An advertisement, yesterday |
He had a series of queries about my response to various adverts, but failed to ask the two key questions, as far as I was concerned.
The first is 'Do you pay any attention to adverts?' And the answer is 'Hardly any.' Online or on the iPad I whiz past them without ever taking in what they are advertising. If they are on the same page as text I'm reading, my eyes bounce off them harmlessly. I might take in an image - I've seen one recently with a blue zebra on it - but I have no idea what it was advertising, or what it said about the product or service. Similarly on TV these days, 95% of what I watch is timeshifted on a DVR. All adverts are skipped through. Sorry - never saw it.
The second is 'Why did you rate that ad with Lewis Hamilton in so badly?' One of the ads in the interview was for a watch, featuring a big picture of the racing driver.
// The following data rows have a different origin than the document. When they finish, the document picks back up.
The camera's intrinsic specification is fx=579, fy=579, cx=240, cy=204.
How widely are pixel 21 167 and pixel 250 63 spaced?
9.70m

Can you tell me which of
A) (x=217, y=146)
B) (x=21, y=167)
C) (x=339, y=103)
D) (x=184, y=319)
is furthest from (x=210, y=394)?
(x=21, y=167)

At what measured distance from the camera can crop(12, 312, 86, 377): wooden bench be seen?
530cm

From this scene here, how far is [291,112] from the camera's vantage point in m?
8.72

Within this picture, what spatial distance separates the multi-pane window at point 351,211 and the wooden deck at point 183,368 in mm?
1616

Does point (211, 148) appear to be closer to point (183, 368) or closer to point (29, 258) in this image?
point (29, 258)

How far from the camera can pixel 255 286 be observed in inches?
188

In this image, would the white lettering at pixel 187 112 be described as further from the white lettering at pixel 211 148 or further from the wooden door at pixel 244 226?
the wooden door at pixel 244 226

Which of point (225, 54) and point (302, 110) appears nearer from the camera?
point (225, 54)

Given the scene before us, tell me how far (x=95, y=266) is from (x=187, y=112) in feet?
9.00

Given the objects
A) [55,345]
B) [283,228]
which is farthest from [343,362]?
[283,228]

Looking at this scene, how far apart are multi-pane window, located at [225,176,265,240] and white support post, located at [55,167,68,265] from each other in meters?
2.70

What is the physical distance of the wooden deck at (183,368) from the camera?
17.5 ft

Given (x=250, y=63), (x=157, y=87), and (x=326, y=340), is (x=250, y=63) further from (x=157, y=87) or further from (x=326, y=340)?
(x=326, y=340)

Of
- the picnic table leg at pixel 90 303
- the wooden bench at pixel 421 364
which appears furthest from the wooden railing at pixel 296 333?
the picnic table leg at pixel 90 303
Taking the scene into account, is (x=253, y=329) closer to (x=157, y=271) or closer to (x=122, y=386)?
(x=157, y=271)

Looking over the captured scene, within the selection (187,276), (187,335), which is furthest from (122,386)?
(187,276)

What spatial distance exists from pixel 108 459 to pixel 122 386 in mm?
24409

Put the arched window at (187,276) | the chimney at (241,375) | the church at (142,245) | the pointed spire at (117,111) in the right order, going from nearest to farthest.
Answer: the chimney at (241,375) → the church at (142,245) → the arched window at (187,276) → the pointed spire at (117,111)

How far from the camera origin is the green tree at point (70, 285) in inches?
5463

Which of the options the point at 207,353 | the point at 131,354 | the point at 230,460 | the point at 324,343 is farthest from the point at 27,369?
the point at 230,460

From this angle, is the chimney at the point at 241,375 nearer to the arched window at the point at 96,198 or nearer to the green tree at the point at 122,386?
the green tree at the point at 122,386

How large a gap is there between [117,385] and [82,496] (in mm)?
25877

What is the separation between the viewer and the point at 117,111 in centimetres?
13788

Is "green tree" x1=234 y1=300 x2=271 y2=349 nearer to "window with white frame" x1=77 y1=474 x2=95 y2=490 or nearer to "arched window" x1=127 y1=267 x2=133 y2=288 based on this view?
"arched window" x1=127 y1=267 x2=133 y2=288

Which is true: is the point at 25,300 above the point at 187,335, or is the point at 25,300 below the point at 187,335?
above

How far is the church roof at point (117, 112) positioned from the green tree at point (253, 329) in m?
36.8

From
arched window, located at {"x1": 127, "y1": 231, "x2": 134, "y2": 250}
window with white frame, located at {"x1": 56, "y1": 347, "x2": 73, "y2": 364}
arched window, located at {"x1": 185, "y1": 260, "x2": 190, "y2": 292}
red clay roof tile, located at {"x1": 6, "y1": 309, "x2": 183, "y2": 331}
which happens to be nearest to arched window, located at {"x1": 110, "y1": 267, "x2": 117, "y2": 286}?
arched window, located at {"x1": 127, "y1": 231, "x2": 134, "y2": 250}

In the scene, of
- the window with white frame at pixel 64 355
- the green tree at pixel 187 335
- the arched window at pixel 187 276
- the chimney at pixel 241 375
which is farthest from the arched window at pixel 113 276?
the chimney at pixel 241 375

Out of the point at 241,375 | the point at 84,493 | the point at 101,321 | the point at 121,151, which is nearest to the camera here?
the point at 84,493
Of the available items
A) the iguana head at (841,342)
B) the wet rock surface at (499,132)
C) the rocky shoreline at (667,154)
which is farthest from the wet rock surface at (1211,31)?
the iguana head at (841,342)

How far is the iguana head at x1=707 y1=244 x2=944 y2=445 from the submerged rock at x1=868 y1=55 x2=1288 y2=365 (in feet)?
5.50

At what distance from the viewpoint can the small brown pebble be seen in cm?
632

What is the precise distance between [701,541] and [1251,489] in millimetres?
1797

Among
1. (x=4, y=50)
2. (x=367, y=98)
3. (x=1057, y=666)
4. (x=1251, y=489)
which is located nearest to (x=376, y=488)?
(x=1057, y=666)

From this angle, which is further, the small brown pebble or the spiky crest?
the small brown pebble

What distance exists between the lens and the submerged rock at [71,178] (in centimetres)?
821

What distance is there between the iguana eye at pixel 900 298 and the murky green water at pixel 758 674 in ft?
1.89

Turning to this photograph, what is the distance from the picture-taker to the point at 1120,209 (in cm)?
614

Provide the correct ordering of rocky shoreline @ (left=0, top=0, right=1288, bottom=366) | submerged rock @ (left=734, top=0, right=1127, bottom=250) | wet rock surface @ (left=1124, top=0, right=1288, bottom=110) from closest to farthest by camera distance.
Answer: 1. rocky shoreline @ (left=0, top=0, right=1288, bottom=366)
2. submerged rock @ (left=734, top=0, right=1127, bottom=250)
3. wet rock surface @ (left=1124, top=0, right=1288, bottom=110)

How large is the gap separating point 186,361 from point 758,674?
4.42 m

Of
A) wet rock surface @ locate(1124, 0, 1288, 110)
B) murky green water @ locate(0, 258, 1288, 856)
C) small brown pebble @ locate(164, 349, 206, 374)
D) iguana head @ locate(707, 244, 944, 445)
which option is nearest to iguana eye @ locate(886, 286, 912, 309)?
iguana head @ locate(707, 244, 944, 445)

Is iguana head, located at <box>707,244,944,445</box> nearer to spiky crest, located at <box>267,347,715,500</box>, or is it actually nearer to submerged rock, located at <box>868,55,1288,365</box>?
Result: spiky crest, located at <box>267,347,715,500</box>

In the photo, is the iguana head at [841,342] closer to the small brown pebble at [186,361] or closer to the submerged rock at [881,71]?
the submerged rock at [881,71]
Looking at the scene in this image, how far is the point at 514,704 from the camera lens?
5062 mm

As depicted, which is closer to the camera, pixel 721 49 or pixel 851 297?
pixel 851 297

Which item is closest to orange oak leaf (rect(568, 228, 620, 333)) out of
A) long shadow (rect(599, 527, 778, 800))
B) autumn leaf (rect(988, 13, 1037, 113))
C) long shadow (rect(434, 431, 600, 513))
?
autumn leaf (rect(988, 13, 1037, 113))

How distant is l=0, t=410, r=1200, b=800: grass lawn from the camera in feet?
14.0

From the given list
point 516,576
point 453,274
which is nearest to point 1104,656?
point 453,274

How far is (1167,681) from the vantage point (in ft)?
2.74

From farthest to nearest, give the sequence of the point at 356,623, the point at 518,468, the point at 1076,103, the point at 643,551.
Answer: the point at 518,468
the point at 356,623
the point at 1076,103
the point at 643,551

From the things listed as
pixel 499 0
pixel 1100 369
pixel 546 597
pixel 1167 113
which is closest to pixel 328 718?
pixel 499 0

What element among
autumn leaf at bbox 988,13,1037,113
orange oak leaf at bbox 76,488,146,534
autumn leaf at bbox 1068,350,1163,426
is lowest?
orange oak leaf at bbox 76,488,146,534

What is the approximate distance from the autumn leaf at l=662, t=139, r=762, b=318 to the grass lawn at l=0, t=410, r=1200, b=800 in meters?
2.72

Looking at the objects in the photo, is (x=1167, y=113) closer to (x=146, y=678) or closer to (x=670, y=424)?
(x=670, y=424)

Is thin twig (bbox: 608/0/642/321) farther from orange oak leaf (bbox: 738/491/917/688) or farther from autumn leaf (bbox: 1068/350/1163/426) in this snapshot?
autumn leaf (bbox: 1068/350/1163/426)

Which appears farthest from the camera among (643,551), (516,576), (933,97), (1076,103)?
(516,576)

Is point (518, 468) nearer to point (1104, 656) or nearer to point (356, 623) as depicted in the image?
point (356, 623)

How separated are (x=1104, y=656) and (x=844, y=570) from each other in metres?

Any ad with a celebrity endorsement (particularly if it's an over-paid sportsperson) immediately and powerfully turns me off the brand. I know perfectly well that said celebrity has been paid a big chunk of money to appear in the ad, and their endorsement means nothing - they probably never even saw the product before the ad was made, and certainly never paid their own money to buy the product. So my feeling is, if a product is so desperate it has to cling onto dubious celebrity, then it too is dubious and should be avoided like the plague.
(The same goes for people telling us they are the official X of the Olympic Games. So? All this means is they will be responsible the frustration I feel when I'm stuck in a queue or can't watch anything decent on the TV because of people playing silly games.)
So advertisers, get the message. I don't get the message.
While I don't doubt your credentials as a whole, I don't think that your anecdotal commentary is worth the money he paid you.
ReplyDeletePlease use data to prove points. :(
I don't understand your comment, I'm afraid Oz. He didn't pay me for anecdotal commentary. But I'm saying that it is pointless asking me what he did (e.g. is a particular advert interesting/would it make me talk to other people about it etc.) if a) I never look at adverts and b) some of them actively put me off the product because of the use of endorsement. That is valid information on how I react to advertising and there should have been some way to get that across in his questioning, which there wasn't.